INT.(0-->pi/2)[(a*sinT)(b*cosT)sqrt[(a^2)sin^2(T) +(b^2)cos^2(T)]]dT
= INT.(0-->pi/2)[sqrt[(a^2)sin^2(T) +(b^2)cos^2(T)]*[ab*sinTcosT dT] -----(i)
(a^2)sin^2(T) +(b^2)cos^2(T)
= (a^2)(1 -cos^2(T)) +(b^2)cos^2(T)
= a^2 -(a^2)cos^2(T) +(b^2)cos^2(T)
= a^2 -(a^2 -b^2)cos^2(T)
And the derivative of that is
d/dt [a^2 -(a^2 -b^2)cos^2(T)]
= 0 -(a^2 -b^2)*(2cosT)(-sinT dT)
= 2(a^2 -b^2)sinTcosT dT
Use that in (i),
INT.(0-->pi/2)[sqrt{(a^2)sin^2(T) +(b^2)cos^2(T)}]*[ab*sinTcosT dT]
= INT.(0-->pi/2)[sqrt{(a^2)sin^2(T) +(b^2)cos^2(T)}]*[ab*sinTcosT dT]*[{2(a^2 -b^2)/ab} /
{2(a^2 -b^2)/ab}]
= [ab/ 2(a^2 -b^2)]*INT.(0-->pi/2)[sqrt{(a^2)sin^2(T) +(b^2)cos^2(T)}]*[2(a^2 -b^2)sinTcosT
dT]
That is in the form
INT.[u^(1/2)]du = (2/3)U^(3/2) +C
So,
= [ab/ 2(a^2 -b^2)](2/3){(a^2)sin^2(T) +(b^2)cos^2(T)}*(3/2) | (0-->pi/2)
= [ab/ 3(a^2 -b^2)]{(a^2)sin^2(T) +(b^2)cos^2(T)}*(3/2) | (0-->pi/2)
= [ab/ 3(a^2 -b^2)]*[{(a^2)sin^2(pi/2) +(b^2)cos^2(pi/2)}^(3/2) -{(a^2)sin^2(0)
+(b^2)cos^2(0)}^(3/2)}]
= [ab/ 3(a^2 -b^2)]*[{(a^2)(1) +(b^2)(0)}^(3/2) -{(a^2)(0) +(b^2)(1)}^(3/2)}]

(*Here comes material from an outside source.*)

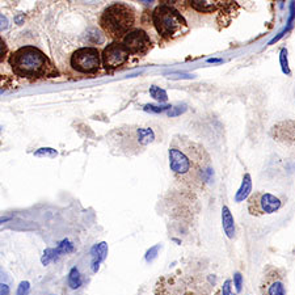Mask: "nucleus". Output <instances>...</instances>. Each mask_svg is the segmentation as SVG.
Returning <instances> with one entry per match:
<instances>
[{"mask_svg": "<svg viewBox=\"0 0 295 295\" xmlns=\"http://www.w3.org/2000/svg\"><path fill=\"white\" fill-rule=\"evenodd\" d=\"M260 292L261 295H286L285 274L280 269H268L261 280Z\"/></svg>", "mask_w": 295, "mask_h": 295, "instance_id": "nucleus-11", "label": "nucleus"}, {"mask_svg": "<svg viewBox=\"0 0 295 295\" xmlns=\"http://www.w3.org/2000/svg\"><path fill=\"white\" fill-rule=\"evenodd\" d=\"M68 285L71 289H78L82 285V276H80L78 268L71 269L70 274H68Z\"/></svg>", "mask_w": 295, "mask_h": 295, "instance_id": "nucleus-16", "label": "nucleus"}, {"mask_svg": "<svg viewBox=\"0 0 295 295\" xmlns=\"http://www.w3.org/2000/svg\"><path fill=\"white\" fill-rule=\"evenodd\" d=\"M107 255H108L107 243H100L92 248V269H93V272L99 271V265L101 264V261L105 260Z\"/></svg>", "mask_w": 295, "mask_h": 295, "instance_id": "nucleus-12", "label": "nucleus"}, {"mask_svg": "<svg viewBox=\"0 0 295 295\" xmlns=\"http://www.w3.org/2000/svg\"><path fill=\"white\" fill-rule=\"evenodd\" d=\"M234 285H235V289H236V292H240L241 286H243V277H241L240 273H235Z\"/></svg>", "mask_w": 295, "mask_h": 295, "instance_id": "nucleus-23", "label": "nucleus"}, {"mask_svg": "<svg viewBox=\"0 0 295 295\" xmlns=\"http://www.w3.org/2000/svg\"><path fill=\"white\" fill-rule=\"evenodd\" d=\"M222 226L223 230H225V234L227 235V237L230 239H234L235 236V220L234 216H232L231 211L227 206L222 207Z\"/></svg>", "mask_w": 295, "mask_h": 295, "instance_id": "nucleus-13", "label": "nucleus"}, {"mask_svg": "<svg viewBox=\"0 0 295 295\" xmlns=\"http://www.w3.org/2000/svg\"><path fill=\"white\" fill-rule=\"evenodd\" d=\"M129 55H130V53L126 49V46L119 41H114L103 50L101 59H103L104 67L112 71L124 66L128 62Z\"/></svg>", "mask_w": 295, "mask_h": 295, "instance_id": "nucleus-9", "label": "nucleus"}, {"mask_svg": "<svg viewBox=\"0 0 295 295\" xmlns=\"http://www.w3.org/2000/svg\"><path fill=\"white\" fill-rule=\"evenodd\" d=\"M4 54H6V43H4V41L2 40V59H3Z\"/></svg>", "mask_w": 295, "mask_h": 295, "instance_id": "nucleus-27", "label": "nucleus"}, {"mask_svg": "<svg viewBox=\"0 0 295 295\" xmlns=\"http://www.w3.org/2000/svg\"><path fill=\"white\" fill-rule=\"evenodd\" d=\"M158 250H159V245H156V247H154V248H151V250L149 251V252H147V256H146V260L147 261H151L152 259H154V257H155V253L158 252Z\"/></svg>", "mask_w": 295, "mask_h": 295, "instance_id": "nucleus-25", "label": "nucleus"}, {"mask_svg": "<svg viewBox=\"0 0 295 295\" xmlns=\"http://www.w3.org/2000/svg\"><path fill=\"white\" fill-rule=\"evenodd\" d=\"M152 22L164 40H174L188 32V24L183 15L169 4H160L152 12Z\"/></svg>", "mask_w": 295, "mask_h": 295, "instance_id": "nucleus-5", "label": "nucleus"}, {"mask_svg": "<svg viewBox=\"0 0 295 295\" xmlns=\"http://www.w3.org/2000/svg\"><path fill=\"white\" fill-rule=\"evenodd\" d=\"M58 155V152L55 151L54 149H50V147H42V149L37 150L34 152V156H38V158H55V156Z\"/></svg>", "mask_w": 295, "mask_h": 295, "instance_id": "nucleus-18", "label": "nucleus"}, {"mask_svg": "<svg viewBox=\"0 0 295 295\" xmlns=\"http://www.w3.org/2000/svg\"><path fill=\"white\" fill-rule=\"evenodd\" d=\"M8 286H7L6 283H2V295H8Z\"/></svg>", "mask_w": 295, "mask_h": 295, "instance_id": "nucleus-26", "label": "nucleus"}, {"mask_svg": "<svg viewBox=\"0 0 295 295\" xmlns=\"http://www.w3.org/2000/svg\"><path fill=\"white\" fill-rule=\"evenodd\" d=\"M281 200L271 193L255 192L248 198V211L253 216L269 215L281 209Z\"/></svg>", "mask_w": 295, "mask_h": 295, "instance_id": "nucleus-7", "label": "nucleus"}, {"mask_svg": "<svg viewBox=\"0 0 295 295\" xmlns=\"http://www.w3.org/2000/svg\"><path fill=\"white\" fill-rule=\"evenodd\" d=\"M156 295H210V286L200 276H168L159 280Z\"/></svg>", "mask_w": 295, "mask_h": 295, "instance_id": "nucleus-4", "label": "nucleus"}, {"mask_svg": "<svg viewBox=\"0 0 295 295\" xmlns=\"http://www.w3.org/2000/svg\"><path fill=\"white\" fill-rule=\"evenodd\" d=\"M168 158L176 183L186 190L202 192L213 180L210 155L202 144L185 135H175L172 138Z\"/></svg>", "mask_w": 295, "mask_h": 295, "instance_id": "nucleus-1", "label": "nucleus"}, {"mask_svg": "<svg viewBox=\"0 0 295 295\" xmlns=\"http://www.w3.org/2000/svg\"><path fill=\"white\" fill-rule=\"evenodd\" d=\"M251 192H252V179H251L250 174H245L243 177V181H241L240 188L237 189L236 194H235V201L243 202L244 200L250 198Z\"/></svg>", "mask_w": 295, "mask_h": 295, "instance_id": "nucleus-14", "label": "nucleus"}, {"mask_svg": "<svg viewBox=\"0 0 295 295\" xmlns=\"http://www.w3.org/2000/svg\"><path fill=\"white\" fill-rule=\"evenodd\" d=\"M150 94H151V97H154L159 103H165L168 100L167 92L164 89H161L160 87H156V85L150 87Z\"/></svg>", "mask_w": 295, "mask_h": 295, "instance_id": "nucleus-15", "label": "nucleus"}, {"mask_svg": "<svg viewBox=\"0 0 295 295\" xmlns=\"http://www.w3.org/2000/svg\"><path fill=\"white\" fill-rule=\"evenodd\" d=\"M215 295H236L234 291H232V286H231V280H226L223 286L220 287V290L216 292Z\"/></svg>", "mask_w": 295, "mask_h": 295, "instance_id": "nucleus-21", "label": "nucleus"}, {"mask_svg": "<svg viewBox=\"0 0 295 295\" xmlns=\"http://www.w3.org/2000/svg\"><path fill=\"white\" fill-rule=\"evenodd\" d=\"M124 45L131 55L144 57L152 49V41L143 29H134L124 38Z\"/></svg>", "mask_w": 295, "mask_h": 295, "instance_id": "nucleus-10", "label": "nucleus"}, {"mask_svg": "<svg viewBox=\"0 0 295 295\" xmlns=\"http://www.w3.org/2000/svg\"><path fill=\"white\" fill-rule=\"evenodd\" d=\"M100 52L96 47H82L71 55V66L82 73H94L100 68Z\"/></svg>", "mask_w": 295, "mask_h": 295, "instance_id": "nucleus-8", "label": "nucleus"}, {"mask_svg": "<svg viewBox=\"0 0 295 295\" xmlns=\"http://www.w3.org/2000/svg\"><path fill=\"white\" fill-rule=\"evenodd\" d=\"M190 6L202 13H210L215 11V6L211 3H207V2H195L194 0V2H190Z\"/></svg>", "mask_w": 295, "mask_h": 295, "instance_id": "nucleus-17", "label": "nucleus"}, {"mask_svg": "<svg viewBox=\"0 0 295 295\" xmlns=\"http://www.w3.org/2000/svg\"><path fill=\"white\" fill-rule=\"evenodd\" d=\"M280 62L281 67H282V72L290 75V67H289V61H287V49H282L280 53Z\"/></svg>", "mask_w": 295, "mask_h": 295, "instance_id": "nucleus-19", "label": "nucleus"}, {"mask_svg": "<svg viewBox=\"0 0 295 295\" xmlns=\"http://www.w3.org/2000/svg\"><path fill=\"white\" fill-rule=\"evenodd\" d=\"M9 66L15 75L25 79L36 80L58 75L49 57L34 46H24L13 52L9 57Z\"/></svg>", "mask_w": 295, "mask_h": 295, "instance_id": "nucleus-2", "label": "nucleus"}, {"mask_svg": "<svg viewBox=\"0 0 295 295\" xmlns=\"http://www.w3.org/2000/svg\"><path fill=\"white\" fill-rule=\"evenodd\" d=\"M29 294V282L24 281L20 283V286L17 289V295H28Z\"/></svg>", "mask_w": 295, "mask_h": 295, "instance_id": "nucleus-24", "label": "nucleus"}, {"mask_svg": "<svg viewBox=\"0 0 295 295\" xmlns=\"http://www.w3.org/2000/svg\"><path fill=\"white\" fill-rule=\"evenodd\" d=\"M137 20L134 8L125 3H113L104 9L100 27L113 40H124L131 32Z\"/></svg>", "mask_w": 295, "mask_h": 295, "instance_id": "nucleus-3", "label": "nucleus"}, {"mask_svg": "<svg viewBox=\"0 0 295 295\" xmlns=\"http://www.w3.org/2000/svg\"><path fill=\"white\" fill-rule=\"evenodd\" d=\"M110 139L124 154H138L140 150L154 142L155 134L149 128H117L110 134Z\"/></svg>", "mask_w": 295, "mask_h": 295, "instance_id": "nucleus-6", "label": "nucleus"}, {"mask_svg": "<svg viewBox=\"0 0 295 295\" xmlns=\"http://www.w3.org/2000/svg\"><path fill=\"white\" fill-rule=\"evenodd\" d=\"M170 105H152V104H149L144 107V110L146 112H151V113H163L165 110H170Z\"/></svg>", "mask_w": 295, "mask_h": 295, "instance_id": "nucleus-20", "label": "nucleus"}, {"mask_svg": "<svg viewBox=\"0 0 295 295\" xmlns=\"http://www.w3.org/2000/svg\"><path fill=\"white\" fill-rule=\"evenodd\" d=\"M186 110V105H177V107H174V108H170V110H168L167 112V114H168V117H177V116H180L181 113H184Z\"/></svg>", "mask_w": 295, "mask_h": 295, "instance_id": "nucleus-22", "label": "nucleus"}]
</instances>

= [ab/ 3(a^2 -b^2)]*[(a^2)^(3/2) -(b^2)^(3/2)]
= [ab/ 3(a^2 -b^2)]*[a^3 -b^3]
= (1/3)[ab(a^3 -b^3) / (a^2 -b^2)]
= (1/3)[ab(a-b)(a^2 +ab +b^2) / (a-b)(a+b)]
= (1/3)[ab(a^2 +ab +b^2) / (a+b)] ---------------------answer.